How to read a boxplot

Boxplots are a way of summarizing data through visualizing the five number summary which consists of the minimum value, first quartile, median, third quartile, and maximum value of a data set. In the following lesson, we will look at how to use this information and the basic form of a boxplot to answer questions, therefore helping you understand how to read a boxplot.

[adsenseWide]

The basic form of a boxplot

If a data set has no outliers (unusual values in the data set), a boxplot will be made up of the following values.

boxplot-no-outliers

But, if there ARE outliers, then a boxplot will instead be made up of the following values.

boxplot-with-outliers

As you can see above, outliers (if there are any) will be shown by stars or points off the main plot. If there are no outliers, you simply won’t see those points. So, now that we have addressed that little technical detail, let’s look at an example to see what kinds of questions we can answer using a boxplot.

Answering questions with a boxplot

The boxplot below shows the high temperatures in Anchorage, Alaska in May 2014*.

boxplot-high-temps-anchorage-may-2014

Use this to answer the following questions.

(a) Are there any outliers in this data set?
(b) What was the lowest high temperature observed in May?
(c) Complete the sentence: “About 25% of days in May had high temperatures warmer than about ______ °F.”
(d) What was the median high temperature in May?
**(e) How many days in May did Anchorage see a high temperature of 65?
**(f) On what dates was the high temperature over 70°F?

Before we answer these, notice that this particular boxplot is vertical instead of horizontal. Depending on the software used, you may see either configuration. The basic form is the same for both.

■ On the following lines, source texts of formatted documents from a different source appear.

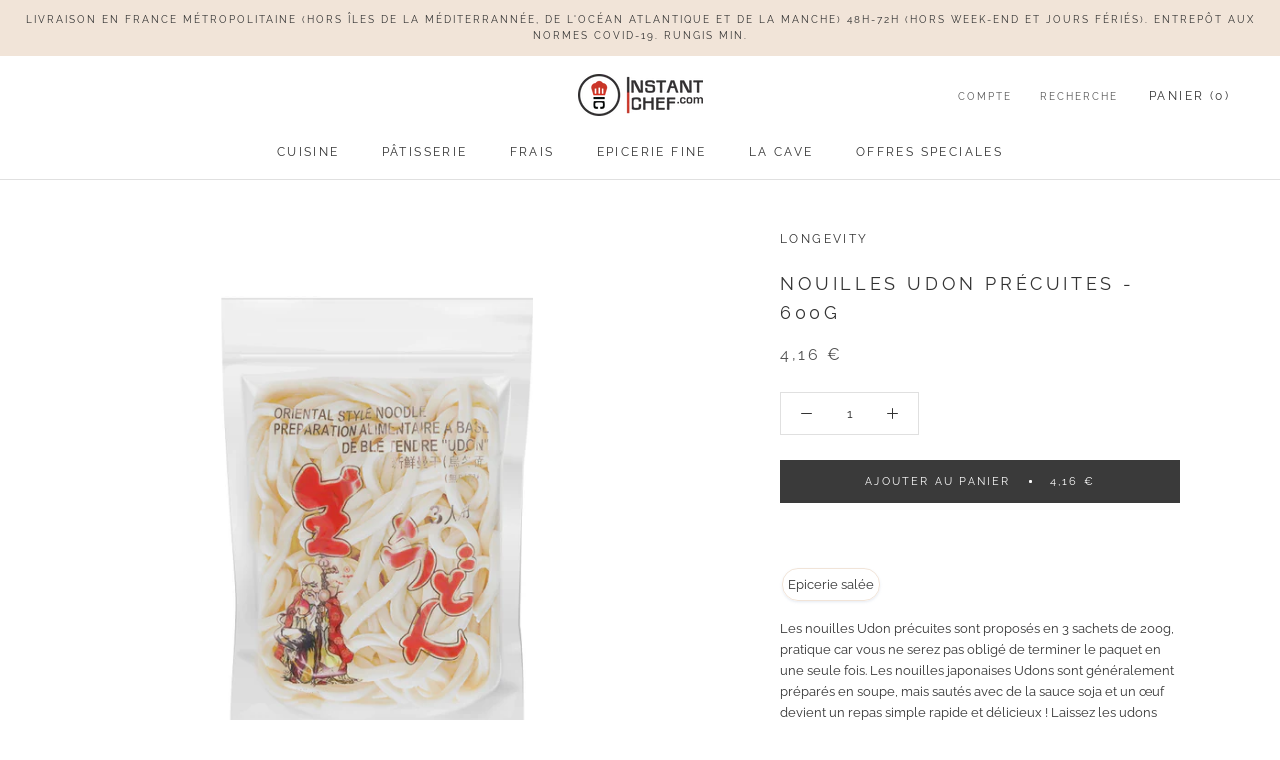

--- FILE ---
content_type: text/html; charset=utf-8
request_url: https://www.google.com/recaptcha/api2/aframe
body_size: 264
content:
<!DOCTYPE HTML><html><head><meta http-equiv="content-type" content="text/html; charset=UTF-8"></head><body><script nonce="_1UEprfO3unbQ72Ct_aCMg">/** Anti-fraud and anti-abuse applications only. See google.com/recaptcha */ try{var clients={'sodar':'https://pagead2.googlesyndication.com/pagead/sodar?'};window.addEventListener("message",function(a){try{if(a.source===window.parent){var b=JSON.parse(a.data);var c=clients[b['id']];if(c){var d=document.createElement('img');d.src=c+b['params']+'&rc='+(localStorage.getItem("rc::a")?sessionStorage.getItem("rc::b"):"");window.document.body.appendChild(d);sessionStorage.setItem("rc::e",parseInt(sessionStorage.getItem("rc::e")||0)+1);localStorage.setItem("rc::h",'1768588107816');}}}catch(b){}});window.parent.postMessage("_grecaptcha_ready", "*");}catch(b){}</script></body></html>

(a) Are there any outliers in this data set?

There are no stars or other points past the main line in the boxplot, so no, there are no outliers in this data set.

(b) What was the lowest high temperature observed in May?

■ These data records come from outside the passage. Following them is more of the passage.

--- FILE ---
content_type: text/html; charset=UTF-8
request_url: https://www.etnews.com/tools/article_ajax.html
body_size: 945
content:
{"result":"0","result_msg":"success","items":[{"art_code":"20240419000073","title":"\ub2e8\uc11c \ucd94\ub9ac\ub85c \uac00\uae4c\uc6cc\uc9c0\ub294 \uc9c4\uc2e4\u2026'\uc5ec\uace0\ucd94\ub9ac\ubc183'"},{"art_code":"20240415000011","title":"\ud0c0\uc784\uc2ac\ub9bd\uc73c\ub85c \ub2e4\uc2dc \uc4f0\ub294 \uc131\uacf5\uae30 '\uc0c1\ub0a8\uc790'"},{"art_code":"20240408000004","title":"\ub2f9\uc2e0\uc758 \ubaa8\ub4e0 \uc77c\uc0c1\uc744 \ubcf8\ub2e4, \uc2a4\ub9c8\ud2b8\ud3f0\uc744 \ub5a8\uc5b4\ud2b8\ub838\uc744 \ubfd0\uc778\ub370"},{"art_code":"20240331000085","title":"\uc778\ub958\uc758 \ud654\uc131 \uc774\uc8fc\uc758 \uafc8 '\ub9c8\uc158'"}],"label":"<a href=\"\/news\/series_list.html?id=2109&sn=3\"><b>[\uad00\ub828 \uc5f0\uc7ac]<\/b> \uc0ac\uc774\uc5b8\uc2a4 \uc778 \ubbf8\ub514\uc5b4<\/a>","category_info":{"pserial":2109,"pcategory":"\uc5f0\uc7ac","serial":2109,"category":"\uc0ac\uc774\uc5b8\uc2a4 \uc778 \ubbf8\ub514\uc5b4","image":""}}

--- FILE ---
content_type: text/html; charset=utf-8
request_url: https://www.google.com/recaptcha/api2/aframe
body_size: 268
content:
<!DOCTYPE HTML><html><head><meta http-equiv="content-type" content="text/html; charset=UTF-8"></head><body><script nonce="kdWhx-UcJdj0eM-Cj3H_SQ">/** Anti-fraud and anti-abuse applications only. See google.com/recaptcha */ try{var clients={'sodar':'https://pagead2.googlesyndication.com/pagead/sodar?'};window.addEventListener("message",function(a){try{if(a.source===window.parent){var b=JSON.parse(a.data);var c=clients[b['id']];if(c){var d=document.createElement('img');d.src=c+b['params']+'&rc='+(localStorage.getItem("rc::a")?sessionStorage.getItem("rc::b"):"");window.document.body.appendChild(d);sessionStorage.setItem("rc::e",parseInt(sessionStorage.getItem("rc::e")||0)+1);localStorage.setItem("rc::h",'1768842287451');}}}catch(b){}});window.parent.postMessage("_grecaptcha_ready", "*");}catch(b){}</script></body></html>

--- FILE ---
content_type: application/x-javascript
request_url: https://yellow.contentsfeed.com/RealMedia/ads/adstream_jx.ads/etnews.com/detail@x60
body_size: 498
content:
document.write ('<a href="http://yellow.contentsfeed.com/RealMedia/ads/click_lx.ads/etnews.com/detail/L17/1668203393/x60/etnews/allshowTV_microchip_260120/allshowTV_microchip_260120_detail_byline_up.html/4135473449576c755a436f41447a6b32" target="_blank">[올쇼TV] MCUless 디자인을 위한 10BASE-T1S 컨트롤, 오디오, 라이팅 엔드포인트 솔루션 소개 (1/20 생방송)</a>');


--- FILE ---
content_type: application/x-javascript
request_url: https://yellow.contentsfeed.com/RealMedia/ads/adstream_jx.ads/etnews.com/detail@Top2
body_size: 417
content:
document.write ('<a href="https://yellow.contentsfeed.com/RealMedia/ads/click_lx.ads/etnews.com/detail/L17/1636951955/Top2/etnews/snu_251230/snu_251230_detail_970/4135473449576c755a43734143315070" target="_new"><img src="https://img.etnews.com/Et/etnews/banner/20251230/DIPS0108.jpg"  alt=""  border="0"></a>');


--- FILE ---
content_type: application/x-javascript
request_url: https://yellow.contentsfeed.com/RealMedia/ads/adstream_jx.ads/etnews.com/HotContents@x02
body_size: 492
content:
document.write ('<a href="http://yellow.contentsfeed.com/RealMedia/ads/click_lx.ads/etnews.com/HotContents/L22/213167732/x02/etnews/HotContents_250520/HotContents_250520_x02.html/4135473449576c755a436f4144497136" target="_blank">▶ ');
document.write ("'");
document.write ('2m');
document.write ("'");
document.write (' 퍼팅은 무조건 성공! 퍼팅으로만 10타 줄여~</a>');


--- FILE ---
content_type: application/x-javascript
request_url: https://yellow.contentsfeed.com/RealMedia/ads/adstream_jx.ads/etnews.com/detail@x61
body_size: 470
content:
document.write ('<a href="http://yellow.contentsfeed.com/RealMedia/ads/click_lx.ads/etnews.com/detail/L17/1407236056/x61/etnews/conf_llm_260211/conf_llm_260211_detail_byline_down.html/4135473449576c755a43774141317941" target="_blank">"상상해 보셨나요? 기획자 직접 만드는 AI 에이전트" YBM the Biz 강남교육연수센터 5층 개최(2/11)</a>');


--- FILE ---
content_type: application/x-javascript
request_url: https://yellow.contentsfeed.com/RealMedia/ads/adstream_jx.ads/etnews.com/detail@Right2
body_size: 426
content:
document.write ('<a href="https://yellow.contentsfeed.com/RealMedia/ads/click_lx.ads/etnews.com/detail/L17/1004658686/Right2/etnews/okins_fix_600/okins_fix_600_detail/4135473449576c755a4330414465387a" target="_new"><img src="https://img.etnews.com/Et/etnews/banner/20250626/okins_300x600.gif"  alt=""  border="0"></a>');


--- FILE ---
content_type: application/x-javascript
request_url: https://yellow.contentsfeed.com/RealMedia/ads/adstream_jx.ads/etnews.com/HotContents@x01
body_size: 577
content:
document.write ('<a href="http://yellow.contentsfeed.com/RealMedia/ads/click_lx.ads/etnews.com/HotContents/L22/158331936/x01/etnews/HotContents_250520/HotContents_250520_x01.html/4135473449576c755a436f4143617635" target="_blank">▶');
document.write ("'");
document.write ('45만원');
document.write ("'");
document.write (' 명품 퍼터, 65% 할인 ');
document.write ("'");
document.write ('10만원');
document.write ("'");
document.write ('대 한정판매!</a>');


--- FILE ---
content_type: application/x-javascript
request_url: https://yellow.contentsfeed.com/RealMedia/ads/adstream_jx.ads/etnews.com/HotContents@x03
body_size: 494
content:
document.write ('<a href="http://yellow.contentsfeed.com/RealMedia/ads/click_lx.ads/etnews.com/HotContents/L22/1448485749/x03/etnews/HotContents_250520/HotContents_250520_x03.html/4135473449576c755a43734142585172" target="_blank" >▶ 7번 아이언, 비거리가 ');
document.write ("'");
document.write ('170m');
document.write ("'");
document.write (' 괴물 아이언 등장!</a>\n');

Since there are no outliers, the main line through the boxplot starts at the minimum value and ends at the maximum value. We are looking for the minimum value here.

boxplot-high-temps-anchorage-may-2014-minimum-marked

First, you need to figure out the scale. Since every other line is labelled and it is counting by 5, the in between lines must represent 2.5°. The minimum looks just about 47.5°, so we will estimate it at 48° and as a final answer we can say “The lowest observed temperature in May was about 48°F.”

This is something you should be comfortable with. That is, we won’t always be able to give an exact answer from the graph depending on the scale. Without the actual data set, we will often have to estimate.

(c) Complete the sentence: “About 25% of days in May had high temperatures warmer than about ______ °F.”

You may think that we need to be able to count values in the data set to answer this question, but actually we don’t! This is a question that can be answered using the fact that the boxplot shows the quartiles. When the data set is placed in order from smallest to largest, these divide the data set into quarters.

five-number-summary

From the picture:

  • First quartile – Q1 – about 25% of a data set is smaller than the first quartile and about 75% is above.
  • Third quartile – Q3 – about 75% of a data set is smaller than the third quartile and about 25% is above.

Now to actually answer the question! “Complete the sentence: “About 25% of days in May had high temperatures warmer than about ______ °F.” The third quartile is what we need to complete this sentence.

boxplot-high-temps-anchorage-may-2014-third-quartile

It looks like the third quartile is about 66°. So we can write: About 25% of days in May had high temperatures warmer than about 66°F.

(d) What was the median high temperature in May?

The median is shown by the line inside the box of the boxplot. This may not always be in the middle – it depends on the shape of the distribution among other things.

boxplot-high-temps-anchorage-may-2014-median

The median for this data set is between 62.5°F and 65°F, and a bit closer to 65°F than not. I would estimate it at 64°F.

The median high temperature in May was about 64°F.

(e) How many days in May did Anchorage see a high temperature of 65?

This question illustrates one weakness of a boxplot; a weakness that is shared with histograms. Information about individual data values isn’t shown. There is no way to answer this question with a boxplot. We would need to see a dotplot or a stemplot (or the data set itself) to be able to answer this question.

(f) On what dates was the high temperature over 70°F?

Another question where it would be interesting to know the answer! Unfortunately, this is another case where some information is “lost” when making a boxplot. There is no way to tell which temperatures are from which dates. To see that, we would need to use a timeplot or simply a table.

[adsenseLargeRectangle]

Conclusion

These last two questions show you that some plots, like boxplots and histograms, are designed to give you a big picture idea of a data set. Through this though, you lose some information about individual values. When making a plot of your own data set, you must consider whether this is important or not and select your plot accordingly.


*Source for this data: Weather Underground

**If you skipped down here, maybe you were suspicious of questions (e) and (f). You are right to be! These can’t be answered by a boxplot alone. The details are given in the answers.